PAGE 7
A Brave Heart
by
“Softly, my boys!” he would say; “work smooth and you work fast. The logs in the river run well when they run all the same way. But when two logs cross each other, on the same rock–psst! a jam! The whole drive is hung up! Do not run crossways, my children.”
The walls rose steadily, straight as a steamboat pipe–ten, twenty, thirty, forty feet; it was time to put in the two cross-girders, lay the floor of the belfry, finish off the stonework, and begin the pointed wooden spire. The cure had gone to Quebec that very day to buy the shining plates of tin for the roof, and a beautiful cross of gilt for the pinnacle.
Leclere was in front of the tower putting on his overalls. Vaillantcoeur came up, swearing mad. Three or four other workmen were standing about.
“Look here, you Leclere,” said he, “I tried one of the cross-girders yesterday afternoon and it wouldn’t go. The templet on the north is crooked–crooked as your teeth. We had to let the girder down again. I suppose we must trim it off some way, to get a level bearing, and make the tower weak, just to match your sacre bad work, eh?”
“Well,” said Prosper, pleasant and quiet enough, “I’m sorry for that, Raoul. Perhaps I could put that templet straight, or perhaps the girder might be a little warped and twisted, eh? What? Suppose we measure it.”
Sure enough, they found the long timber was not half seasoned and had corkscrewed itself out of shape at least three inches. Vaillantcoeur sat on the sill of the doorway and did not even look at them while they were measuring. When they called out to him what they had found, he strode over to them.
“It’s a dam’ lie,” he said, sullenly. “Prosper Leclere, you slipped the string. None of your sacre cheating! I have enough of it already. Will you fight, you cursed sneak?”

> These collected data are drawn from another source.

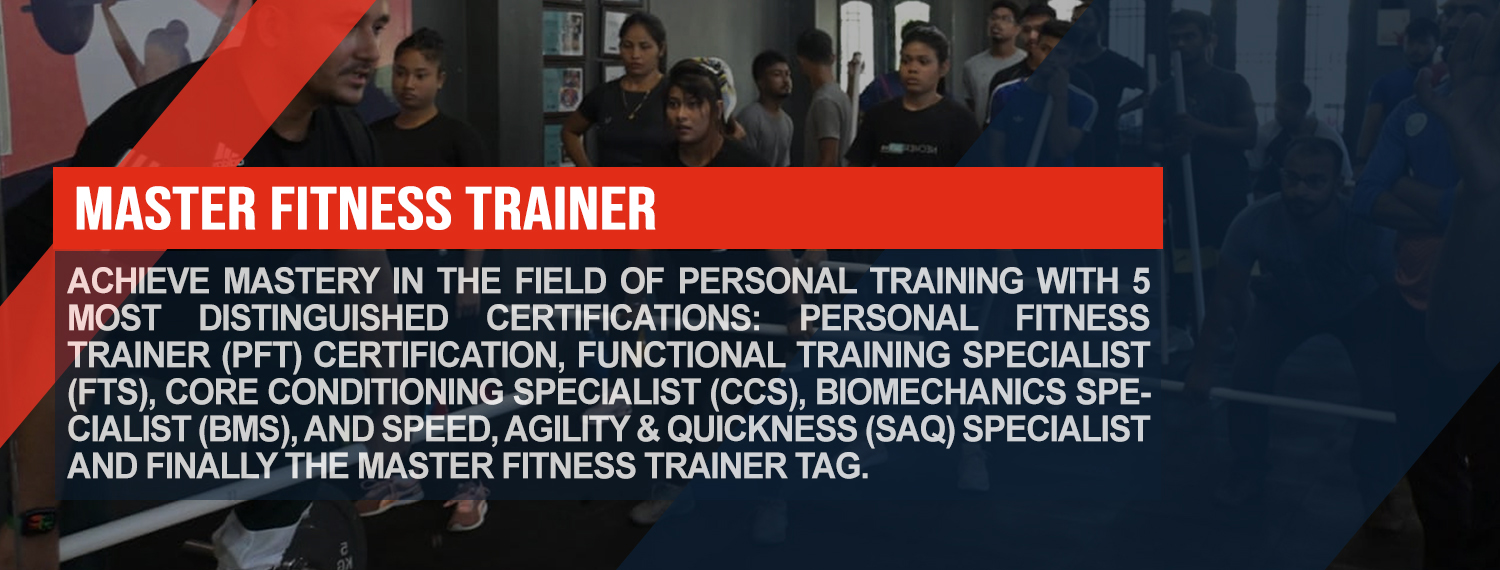 MASTER FITNESS TRAINER

ACHIEVE MASTERY IN THE FIELD OF PERSONAL TRAINING WITH 5 MOST DISTINGUISHED CERTIFICATIONS: PERSONAL FITNESS TRAINER (PFT) CERTIFICATION, FUNCTIONAL TRAINING SPECIALIST (FTS), CORE CONDITIONING SPECIALIST (CCS), BIOMECHANICS SPECIALIST (BMS), AND SPEED, AGILITY & QUICKNESS (SAQ) SPECIALIST AND FINALLY THE MASTER FITNESS TRAINER TAG.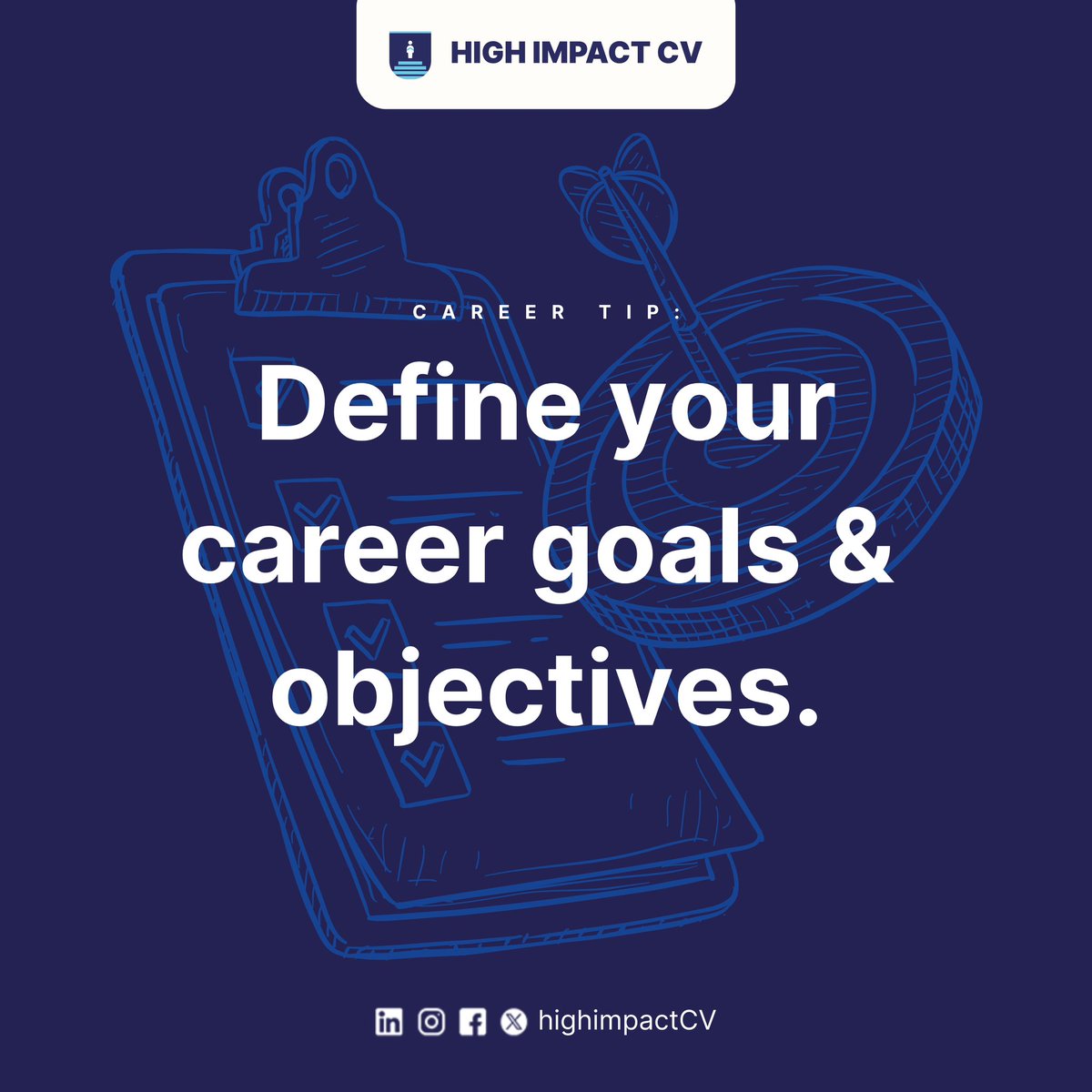 HIGH IMPACT CV

CAREER TIP:

Define your career goals & objectives.

highimpactCV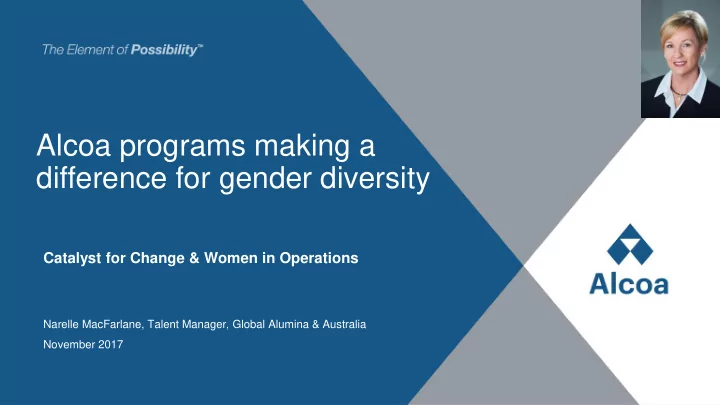 The Element of Possibility™

Alcoa programs making a difference for gender diversity

Catalyst for Change & Women in Operations

Narelle MacFarlane, Talent Manager, Global Alumina & Australia
November 2017

Alcoa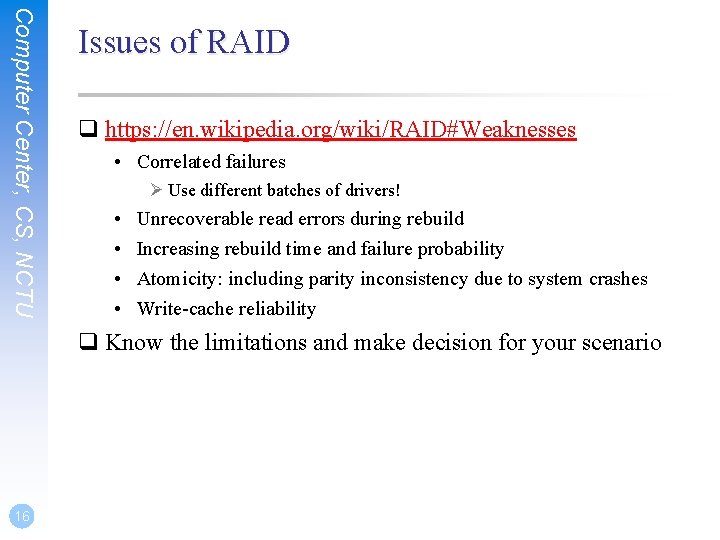 Computer Center, CS, NCTU

Issues of RAID

❑ https://en.wikipedia.org/wiki/RAID#Weaknesses

• Correlated failures
➢ Use different batches of drivers!
• Unrecoverable read errors during rebuild
• Increasing rebuild time and failure probability
• Atomicity: including parity inconsistency due to system crashes
• Write-cache reliability

❑ Know the limitations and make decision for your scenario

16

Prosper’s face went gray, like the mortar in the trough. His fists clenched and the cords on his neck stood out as if they were ropes. He breathed hard. But he only said three words:
“No! Not here.”
“Not here? Why not? There is room. The cure is away. Why not here?”

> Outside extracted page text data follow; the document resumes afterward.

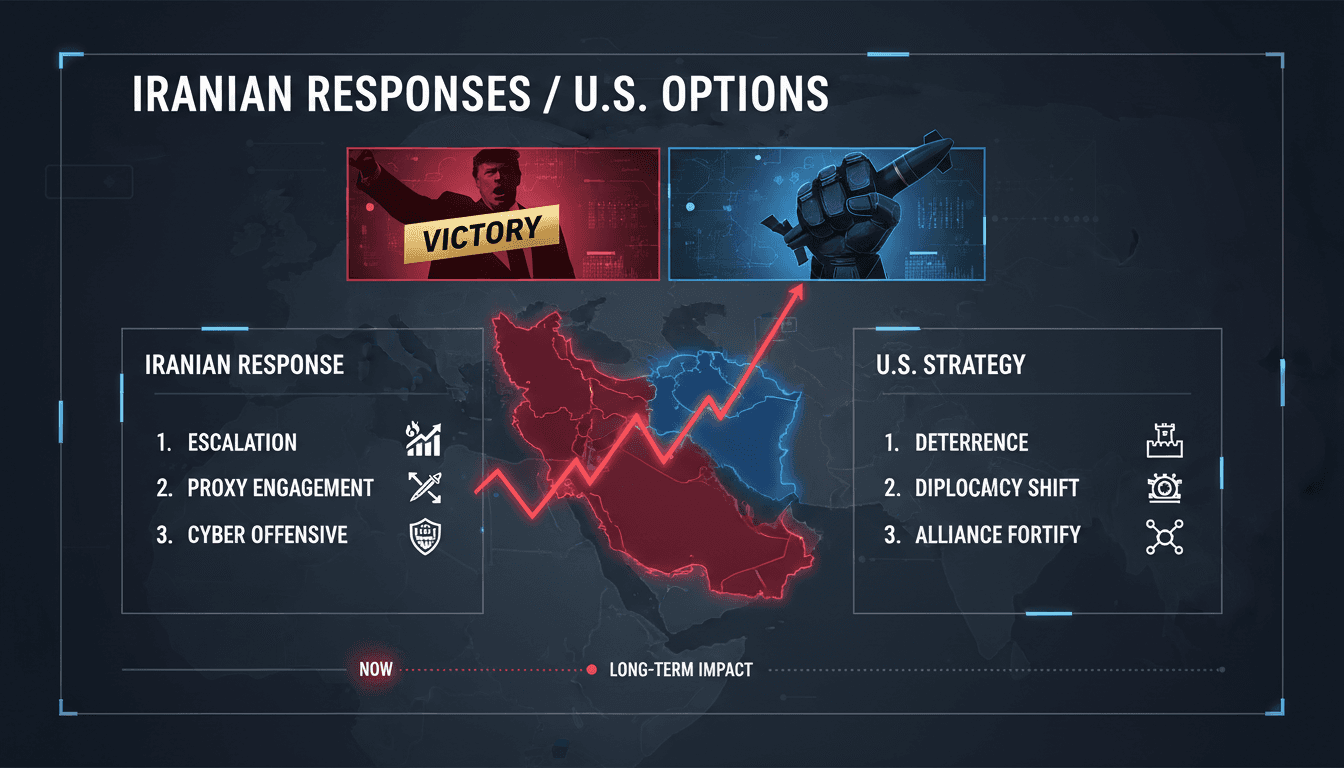 IRANIAN RESPONSES / U.S. OPTIONS

VICTORY

IRANIAN RESPONSE

1. ESCALATION
2. PROXY ENGAGEMENT
3. CYBER OFFENSIVE

U.S. STRATEGY

1. DETERRENCE
2. DIPLOCACY SHIFT
3. ALLIANCE FORTIFY

NOW

LONG-TERM IMPACT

“It is the house of LE BON DIEU. Can we build it in hate?”
“POLISSON! You make an excuse. Then come to Girard’s, and fight there.”
Again Prosper held in for a moment, and spoke three words:
“No! Not now.”
“Not now? But when, you heart of a hare? Will you sneak out of it until you turn gray and die? When will you fight, little musk-rat?”
“When I have forgotten. When I am no more your friend.”
Prosper picked up his trowel and went into the tower. Raoul bad- worded him and every stone of his building from foundation to cornice, and then went down the road to get a bottle of cognac.
An hour later he came back breathing out threatenings and slaughter, strongly flavoured with raw spirits. Prosper was working quietly on the top of the tower, at the side away from the road. He saw nothing until Raoul, climbing up by the ladders on the inside, leaped on the platform and rushed at him like a crazy lynx.
“Now!” he cried, “no hole to hide in here, rat! I’ll squeeze the lies out of you.”
He gripped Prosper by the head, thrusting one thumb into his eye, and pushing him backward on the scaffolding.
Blinded, half maddened by the pain, Prosper thought of nothing but to get free. He swung his long arm upward and landed a heavy blow on Raoul’s face that dislocated the jaw; then twisting himself downward and sideways, he fell in toward the wall. Raoul plunged forward, stumbled, let go his hold, and pitched out from the tower, arms spread, clutching the air.
Forty feet straight down! A moment–or was it an eternity?–of horrible silence. Then the body struck the rough stones at the foot of the tower with a thick, soft dunt, and lay crumpled up among them, without a groan, without a movement.